Here, however, Vazquez was denied all relief. Furthermore, we disagree with the Commonwealth's assertion that Vazquez's claim is clearly without merit. The Commonwealth characterizes his arrests as "escalating, " and suggests that Vazquez's charges of intimidation of a witness were dismissed because the witnesses were too frightened to come to court. Commonwealth's Brief at 6. However, the certified record contains no information to support these assertions, nor did the Commonwealth elaborate on the dismissal of the charges during the expedited hearing.

Finally, although the Commonwealth argues that Vazquez will endure no "specific adverse consequences" if these non-conviction arrests remain on his record since they "pale[] in significance" to his murder conviction, [11] we remind the Commonwealth that its "mere assertion … of a general interest in maintaining accurate records of those accused of a crime does not outweigh an individual's specific, substantial interest in clearing his or her record." Moto, 23 A.3d at 994.

We also conclude that the Commonwealth's reliance on Pa.R.Crim.P. 790(B)(2) is misplaced. Although the rule does provide that a trial court presented with an expungement petition may grant it, deny it, or schedule a hearing, it is evident that in some circumstances, a hearing is not required. For example, a trial court would outright deny a petition to expunge a conviction if the defendant did not meet the statutory requirements under 18 Pa.C.S. § 9122. Further, a trial court could grant an expungement petition if a defendant had been acquitted of the crime. See Moto, 23 A.3d at 993. For those situations that fall in between those two extremes, such as in the case sub judice, a trial court is required to conduct a Wexler hearing. Although the trial court did conclude in its opinion that three of the five Wexler factors favored retention of the records, it did not consider the Commonwealth's reasons for maintaining those records, which, according to the case law, must be more than a "general interest in maintaining accurate records." Moto, 23 A.2d at 994.

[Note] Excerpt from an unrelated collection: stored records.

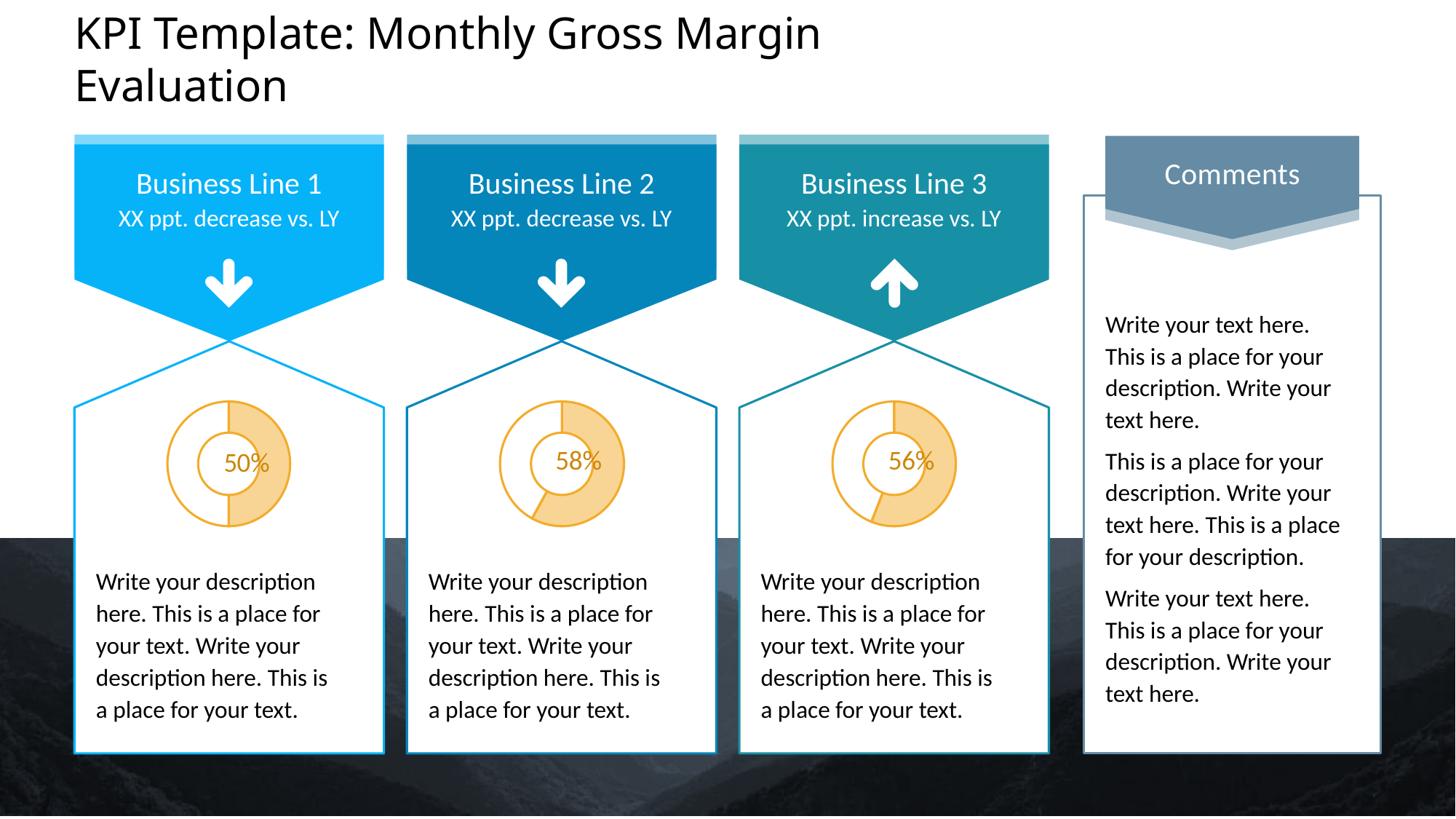
Which business line's donut chart shows the highest percentage? Business Line 2 Which business line shows an increase vs. last year, as indicated by the arrow? Business Line 3 How many donut charts are shown on the slide? 3 What colour is the filled portion of the donut charts? Orange What value is shown in the donut chart for Business Line 1? 50% What value is shown in the donut chart for Business Line 2? 58% What is the difference between the percentages shown for Business Line 2 and Business Line 1? 8% What value is shown in the donut chart for Business Line 3? 56% What is the difference between the percentages shown for Business Line 2 and Business Line 3? 2% Which is larger, the percentage for Business Line 3 or the percentage for Business Line 1? Business Line 3 Which business line's donut chart shows the lowest percentage? Business Line 1 What kind of chart is used to display the percentage for each business line? Donut chart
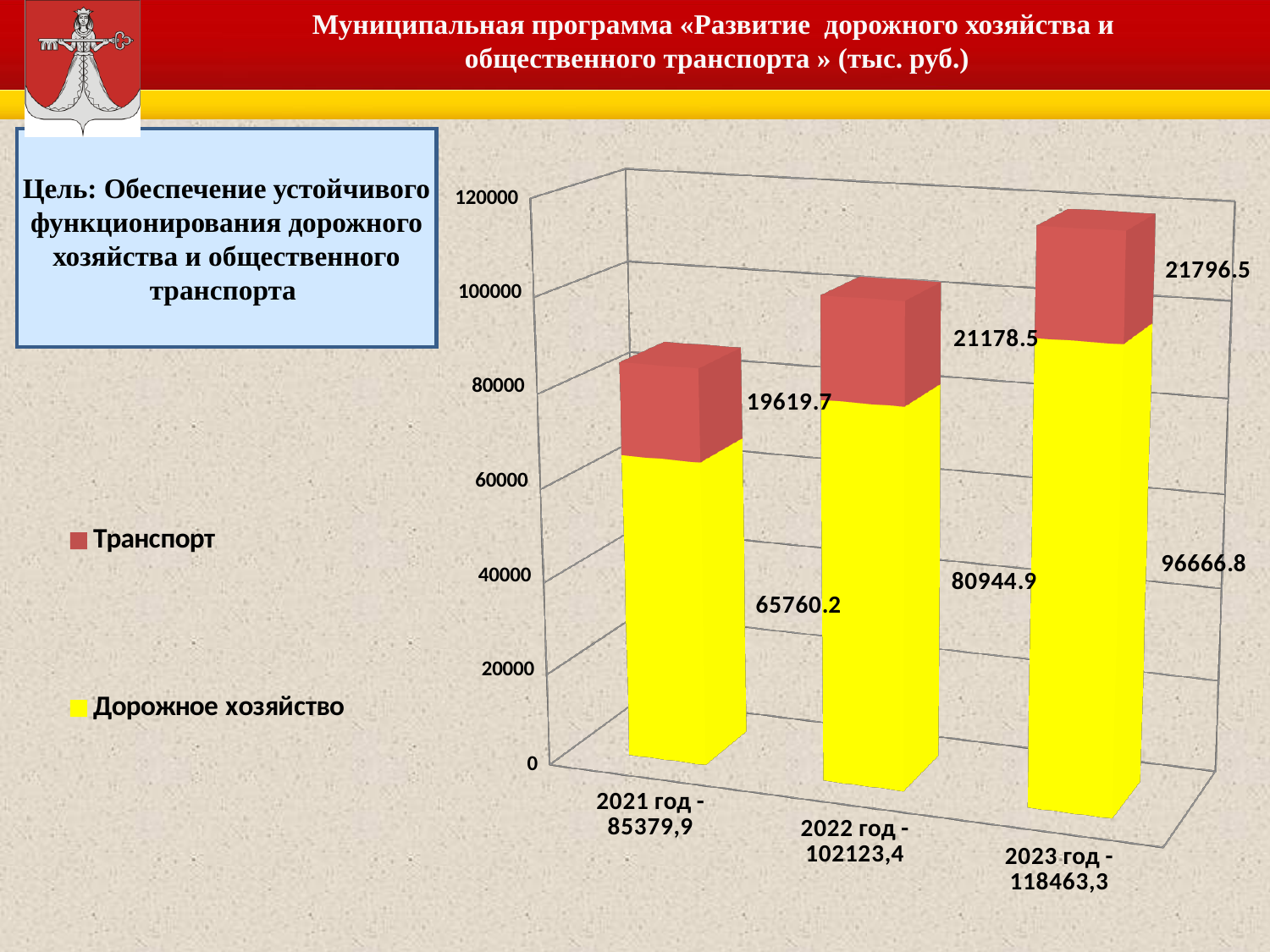
Which is larger: Транспорт in 2021 or Транспорт in 2023? Транспорт in 2023 What is the value for Дорожное хозяйство in 2021? 65760.2 What is the total of the stacked bar for 2022? 102123.4 How many series does the legend list? 2 What is the difference between the Дорожное хозяйство values for 2023 and 2021? 30906.6 What is the value for Дорожное хозяйство in 2022? 80944.9 What is the value for Транспорт in 2023? 21796.5 Do the Дорожное хозяйство values rise or fall from 2021 to 2023? rise What is the value for Транспорт in 2022? 21178.5 How many years are shown on the x axis? 3 Which year has the lowest value for Транспорт? 2021 Which year has the highest value for Дорожное хозяйство? 2023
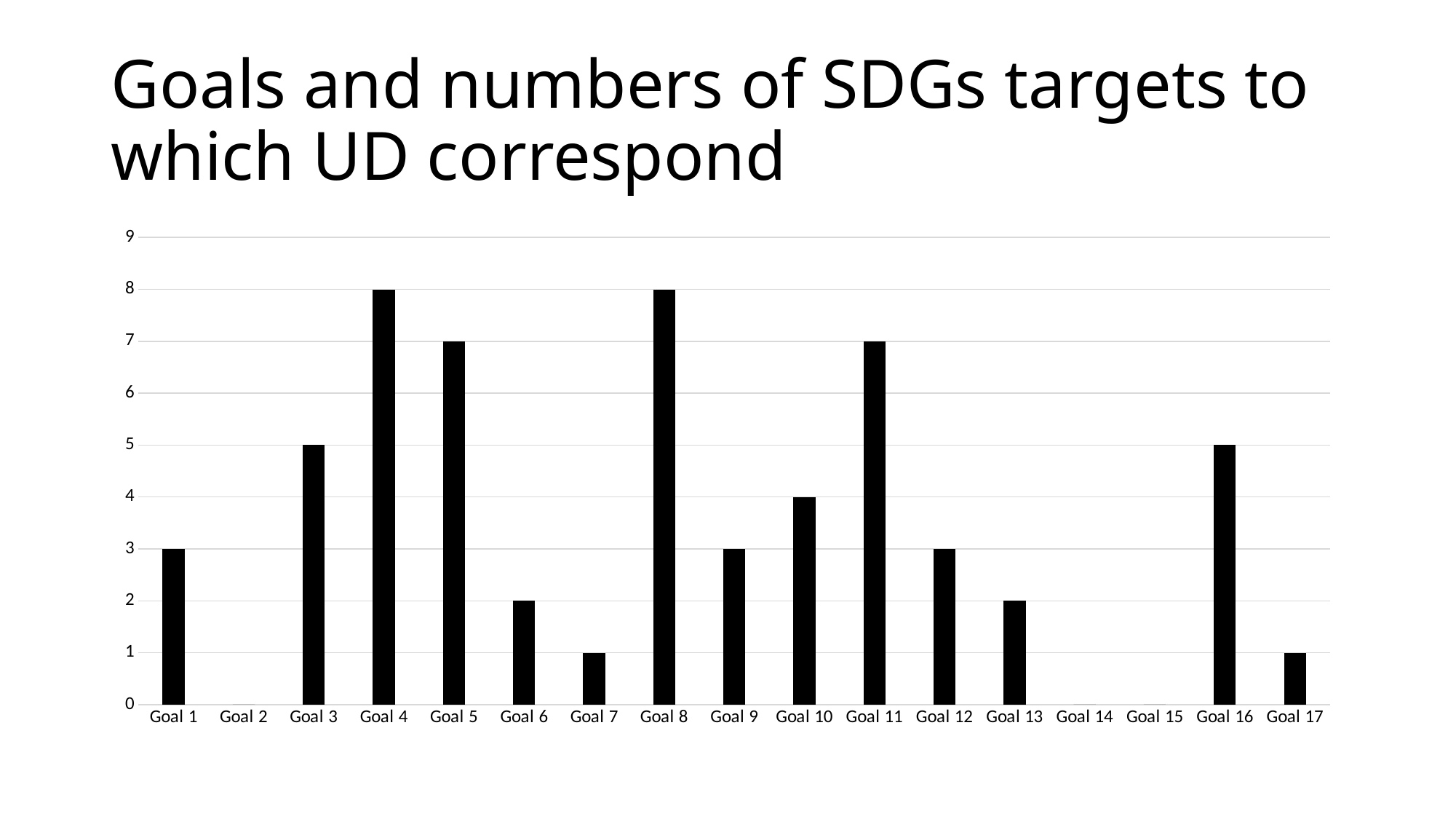
Which is larger, the value for Goal 3 or the value for Goal 9? Goal 3 What is the difference between the values for Goal 5 and Goal 6? 5 How many goals are listed along the x axis? 17 What is the value for Goal 11? 7 What is the title of the chart? Goals and numbers of SDGs targets to which UD correspond Is the value for Goal 13 greater or less than 4? less What type of chart is shown on the slide? Bar chart Which two goals share the highest value on the chart? Goal 4 and Goal 8 Which goals have no bar shown (a value of 0)? Goal 2, Goal 14 and Goal 15 What is the value for Goal 10? 4 What is the value for Goal 16? 5 What is the value for Goal 4? 8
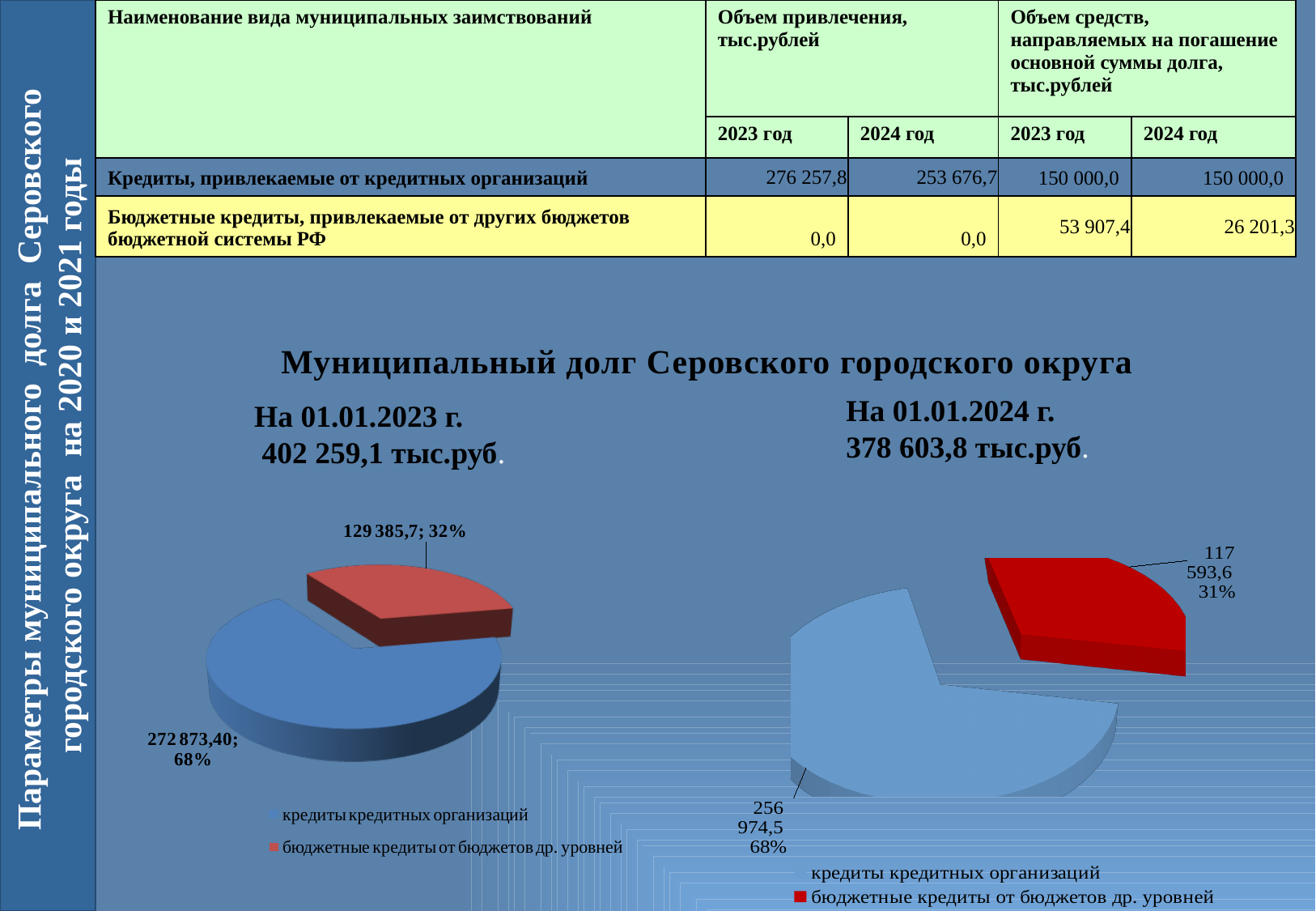
What kind of chart is used for the municipal debt as of 01.01.2023? pie chart In the pie chart for 01.01.2023, what is the value for бюджетные кредиты от бюджетов др. уровней? 129 385,7 What is the common title above the two pie charts? Муниципальный долг Серовского городского округа How many slices does the pie chart for 01.01.2023 have? 2 In the pie chart for 01.01.2024, which is larger: кредиты кредитных организаций or бюджетные кредиты от бюджетов др. уровней? кредиты кредитных организаций In the pie chart for 01.01.2024, what is the value for бюджетные кредиты от бюджетов др. уровней? 117 593,6 In the pie chart for 01.01.2024, what share of the pie is кредиты кредитных организаций? 68% In the pie chart for 01.01.2023, which category is the smallest? бюджетные кредиты от бюджетов др. уровней In the pie chart for 01.01.2023, what is the value for кредиты кредитных организаций? 272 873,40 In the pie chart for 01.01.2024, which category is the largest? кредиты кредитных организаций In the pie chart for 01.01.2024, what is the value for кредиты кредитных организаций? 256 974,5 In the pie chart for 01.01.2023, what share of the pie is бюджетные кредиты от бюджетов др. уровней? 32%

Because we have concluded that Vazquez is entitled to relief on his first claim, we need not address his second issue concerning the trial court's failure (1) to conduct a Wexler analysis, and (2) to hold the Commonwealth to its burden of proof. However, we observe that notably absent from the trial court's opinion is any recognition that "[t]he Commonwealth bears the ultimate burden of justifying the retention of the arrest record." Commonwealth v. Wolfe, 749 A.2d 507, 509 (Pa.Super. 2000), citing Wexler, supra. Therefore, we vacate the order denying Vazquez's petitions for expungement and remand for proceedings consistent with this Memorandum.[12]

Order vacated. Case remanded for proceedings consistent with this Memorandum. Vazquez's Motion to Strike "Brief For Appellee" from the Record is denied.[13] Jurisdiction relinquished.

Strassburger, J., files a concurring memorandum.

Judgment Entered.

CONCURRING MEMORANDUM

STRASSBURGER, J.

Given the current state of the law, I am constrained to join the Majority Memorandum.

However, I agree with the Commonwealth that it is a bad result to allow a criminal serving a lengthy sentence (15 to 30 years) to force the Commonwealth to litigate large numbers of expungement cases. It is an academic exercise that serves no legitimate purpose.

Hopefully, our Supreme Court will correct this problem in Commonwealth v. Wallace, 45 A.3d 446, 453 (Pa.Super. 2012), allocatur granted, 64 A.3d 620 (Pa. 2013), where, as noted in footnote 7 of the Majority Memorandum, the issue in the allocatur grant is:

Did Superior Court err by holding in a published opinion that an incarcerated career criminal has a due process right to a hearing at which the trial court must determine-on a charge by charge basis-whether over a hundred prior criminal charges against him should be expunged?